Most companies run enterprise systems that utilize RDBMS to manage data in tables, rows and columns. However there are also ‘unstructured’ content that would not fit in the RDBMS model. Examples of these would be a Tweet or Facebook posting from the marketing department, an internal or external training it video or a presentation posted on a partner’s web site. Another example could be through the company’s website and clinical trial technology pages. New technology is needed to manage such examples of unstructured information.
- XML – Extensible Markup Language (not really new as XML dates back to 1997) is a powerful language used to describe data for human and machine consumption. XML can store and transport data, is self-descriptive (holds both data and metadata), and is designed to emphasize simplicity, generality and usability across the web.
- Semantic Web – aka Web 3.0, web of data, linked data, the Semantic Web is designed to emphasize the meaning of information instead of the structure of information. The Semantic Web is supported by a metadata data model specification known as the Resource Description Framework (RDF), and is used to catalog data in such a way that data is presented and shared regardless of the data format, original source, structure or container.
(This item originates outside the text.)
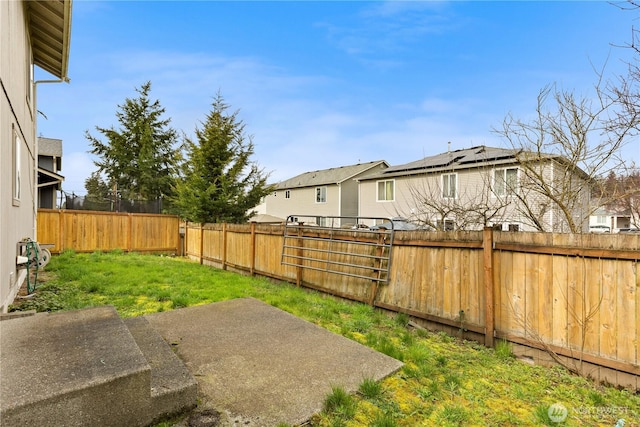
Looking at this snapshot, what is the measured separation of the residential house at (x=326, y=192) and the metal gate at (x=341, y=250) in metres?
13.4

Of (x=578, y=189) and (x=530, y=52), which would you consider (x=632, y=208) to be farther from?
(x=530, y=52)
- NoSQL – ‘Non SQL’ or ‘Not Only SQL’ is the data store for unstructured data, just as RDBMS SQL is used to store structured data. NoSQL is set apart by scaling ‘horizontally’ and interacts with clusters of machines. It uses data structures such as key-value, graphs, document, and triples.
- Predictive Analytics – this is the branch of science that sets out to find meaning from information available for the purpose of making decisions and projections. This can only be achieved when structured and unstructured data can be harmonized. The clinical technology required for this work includes the various implementations of NoSQL (MongoDB, MarkLogic, Apache Couchbase, Cloudera) and various tools used in the Semantic Web (i.e. SPARQL, OWL)
There is more work to be done to address the gaps of unstructured content management. These include maintenance of data quality (how clean/accurate is the unstructured data), data categorization (how to make the most sense of your unstructured data), data harmonization (how to best merge the unstructured data into your structured data architecture), and data volume (how to store it all).
All industries, whether life-science, health-care, communication, finance, social media, and retail are grappling with managing and making the most sense of the vast amount of raw information (a.k.a.: data lakes). Given the direction that the web is heading towards, the amount of information will only increase exponentially despite the challenges of unstructured data; industries are left with no choice but to determine the best way forward to manage it. In order to achieve progress with information, industry leaders need to adopt new innovative technologies and clinical trial technology.